• Ed - Thank you very much for the feedback!

    I totally hear what you're saying and don't want to travel down the road that results in issues.

    Always On and a Separate Connection String for writes sounds like the way to go.

    Unfortunately, that involves going through hundreds of stored procedures and developing a strategy to deal with the ones with writes. Our c# app is only one default.aspx page that calls one main stored procedure. The one .aspx page and one main stored procedure services an application with over 500 forms, mostly maintenance forms, 500 tables, and another 1000 stored procedures driven by actions submitted from page links. In other words a user clicks on a link to view a customer's bill. The link includes an action and the parameters needed. The main procedure based on the action calls a chain of other procedures that produces the content to view the customer's bill. In this example several writes occur indicating mostly who viewed the bill, why, and when in addition to security and MIS related logging. It's actually one of the more robust and maintenance free applications I've worked on and the assumption was publisher with updateable subscriber was there when needed.

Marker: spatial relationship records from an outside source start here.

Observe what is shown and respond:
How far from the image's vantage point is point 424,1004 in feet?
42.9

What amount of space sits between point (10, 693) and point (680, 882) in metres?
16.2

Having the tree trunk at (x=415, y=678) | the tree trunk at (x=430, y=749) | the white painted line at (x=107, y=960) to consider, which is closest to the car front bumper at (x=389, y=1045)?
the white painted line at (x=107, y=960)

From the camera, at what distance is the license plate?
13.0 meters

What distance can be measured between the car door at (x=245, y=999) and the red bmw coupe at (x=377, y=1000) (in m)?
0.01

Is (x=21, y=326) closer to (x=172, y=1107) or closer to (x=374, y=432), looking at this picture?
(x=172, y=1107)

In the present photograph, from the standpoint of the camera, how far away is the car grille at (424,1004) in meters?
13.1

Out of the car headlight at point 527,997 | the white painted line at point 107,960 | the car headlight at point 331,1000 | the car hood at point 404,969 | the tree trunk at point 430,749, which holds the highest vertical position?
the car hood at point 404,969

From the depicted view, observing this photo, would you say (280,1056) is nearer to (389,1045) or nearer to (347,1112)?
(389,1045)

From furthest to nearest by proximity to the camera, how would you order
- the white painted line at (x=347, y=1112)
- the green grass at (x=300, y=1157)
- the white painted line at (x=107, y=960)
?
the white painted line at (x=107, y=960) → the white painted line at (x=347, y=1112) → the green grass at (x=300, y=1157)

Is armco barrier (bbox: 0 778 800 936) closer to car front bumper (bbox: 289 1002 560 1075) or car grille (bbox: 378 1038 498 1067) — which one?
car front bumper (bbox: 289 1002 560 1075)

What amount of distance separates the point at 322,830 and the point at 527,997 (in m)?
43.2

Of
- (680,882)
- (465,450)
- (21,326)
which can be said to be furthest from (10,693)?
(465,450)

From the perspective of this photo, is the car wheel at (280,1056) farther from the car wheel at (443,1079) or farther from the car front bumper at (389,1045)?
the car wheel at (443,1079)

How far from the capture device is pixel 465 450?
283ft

    The only thing that comes to mind is every action needs to be replicated in .net with a call for the views and a second call for the writes. It's easy to strip logging out of the stored procedures but it's months of work and testing to deal with everything else. It involves tearing the stored procedures apart, creating new ones for the writes and adding the calls to .net.

    The other option that comes to mind is adding a linked server to each subscriber back to the main node but I'm not sure about the performance hit. Changing the stored procedures to accommodate the linked server would be less work and represent a lower rate of coding errors but I don't know.

    If you have a moment and want to share any thoughts please let me know. Thanks again for the feedback.